Hyper-automation success story: supplier invoicing
The hyper-automation ecosystem is taking over the layer that makes sense of all the others: Process mining and advanced analytics to process the magma of data and decant the knowledge that allows a macro perspective, integrated with the rest of the company's processes.
This involves understanding one's own behaviour patterns and those of suppliers and customers, long-term stock needs, comparing services and supplies from history, anticipating incidents in order to carry out preventive maintenance or forecasting liquidity against foreseeable expenses so as not to improvise costly financing, among many other keys that help people to make the right management decisions. It is a matter of understanding the present through the past in order to plan for the future.
Hyper-automated invoicing works on levels that interrelate the parts of the process:
- At first, RPA (Robotic Process Automation) software robots automate e-mail communications with thousands of suppliers to send and receive invoices.
- The software extracts raw data using different OCR (Optical Character Recognition) engines to convert data to text. Subsequently, the robots analyse the content through Deep and machine learning, which extracts the information organised into "attributes" or basic data, such as date, order number, VAT, amount, tax ID number of the supplier, tax ID number of the Prosegur company making the payment, etc.
- Machine learning technology can detect possible errors (e.g. missing a digit in a Tax ID number). AI engines assign each extracted data an associated confidence level which, when it falls below the 90% threshold, is notified to the responsible team for revision or completion. If it is not sufficient because it is incomplete, try to fix it or refer the alert to the Prosegur Administrative Centre (CAAP) so that the supplier can be notified, corrected and the payment can continue. In other words, the client, Prosegur, provides the proactivity that allows the supplier to be paid immediately instead of waiting weeks after the absence of income is detected, understands the cause and remedies the situation.
- The next layer, these documents and the huge amount of data (in Spain and Portugal, more than 250,000 invoices are processed annually) are transferred to our own digital content repository SGD (Document Management System), which safeguards, organises and simplifies access. It already accumulates more than 40 million documents in digital format, grows steadily, feeds the machine learning layer and expands its capabilities with proprietary tools such as digital signature (Segursign). Prosegur saves money by handling this administrative management in-house, which on such a scale is usually outsourced.
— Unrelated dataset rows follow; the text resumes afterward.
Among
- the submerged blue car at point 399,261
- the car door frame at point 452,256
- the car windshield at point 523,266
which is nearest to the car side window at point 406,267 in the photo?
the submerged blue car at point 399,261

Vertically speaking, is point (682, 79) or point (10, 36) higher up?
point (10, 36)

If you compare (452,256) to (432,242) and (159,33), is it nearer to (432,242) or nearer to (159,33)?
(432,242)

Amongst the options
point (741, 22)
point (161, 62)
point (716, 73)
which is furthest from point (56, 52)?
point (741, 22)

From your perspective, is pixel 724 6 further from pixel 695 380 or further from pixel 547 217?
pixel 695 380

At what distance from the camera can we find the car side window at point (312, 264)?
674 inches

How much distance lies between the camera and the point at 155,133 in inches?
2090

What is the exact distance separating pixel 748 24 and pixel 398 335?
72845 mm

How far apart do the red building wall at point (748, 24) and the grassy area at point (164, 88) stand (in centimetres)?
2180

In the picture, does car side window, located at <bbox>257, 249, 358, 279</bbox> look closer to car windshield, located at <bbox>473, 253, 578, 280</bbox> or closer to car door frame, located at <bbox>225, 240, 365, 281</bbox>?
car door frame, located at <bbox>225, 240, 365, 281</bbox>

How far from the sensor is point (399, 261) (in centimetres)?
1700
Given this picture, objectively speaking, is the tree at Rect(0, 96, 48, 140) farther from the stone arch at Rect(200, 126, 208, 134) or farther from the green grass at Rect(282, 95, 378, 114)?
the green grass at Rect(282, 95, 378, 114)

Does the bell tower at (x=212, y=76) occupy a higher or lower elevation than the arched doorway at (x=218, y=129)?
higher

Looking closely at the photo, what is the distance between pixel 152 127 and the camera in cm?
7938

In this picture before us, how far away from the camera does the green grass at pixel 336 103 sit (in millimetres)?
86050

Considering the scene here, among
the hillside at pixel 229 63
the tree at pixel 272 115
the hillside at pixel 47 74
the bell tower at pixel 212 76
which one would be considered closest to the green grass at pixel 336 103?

- Another key technology that in itself introduces automatisms: ERP (enterprise resource planning), a sort of centralised process control. It standardises your communication with the DMS and therefore makes it seamless, confirms invoice validation, authorises payment and completes the entire invoice registration and posting. It also feeds back the machine learning and deep learning layer with the incidents resolved in the control tower and it does not matter if Prosegur changes the commercial version of ERP, as it standardises communication through the use of APIs.
Step by step, layer by layer
What now?
Hyper-automation is as simple to understand as it is complex to implement. In a single comprehensive model, it combines two or more technologies that add value when automating business processes. Prosegur's proprietary formula now includes not two, but multiple technologies, some even developed in-house. There is no ceiling to its development in the age of accelerated digitisation, with new use cases that respond to the changing needs of the company, its customers and the market.
Few global organisations have developed hyper-automation to the level of Prosegur, which already applies it in processes such as supplier invoicing in Spain and Portugal. Its objectives: serve as a pilot for other areas, streamline operations, boost efficiency, minimise errors, save time and money, meet more demanding service quality agreements, improve customer relations, free people from tedious tasks such as transcribing millions of pieces of data to devote them to other more valuable tasks.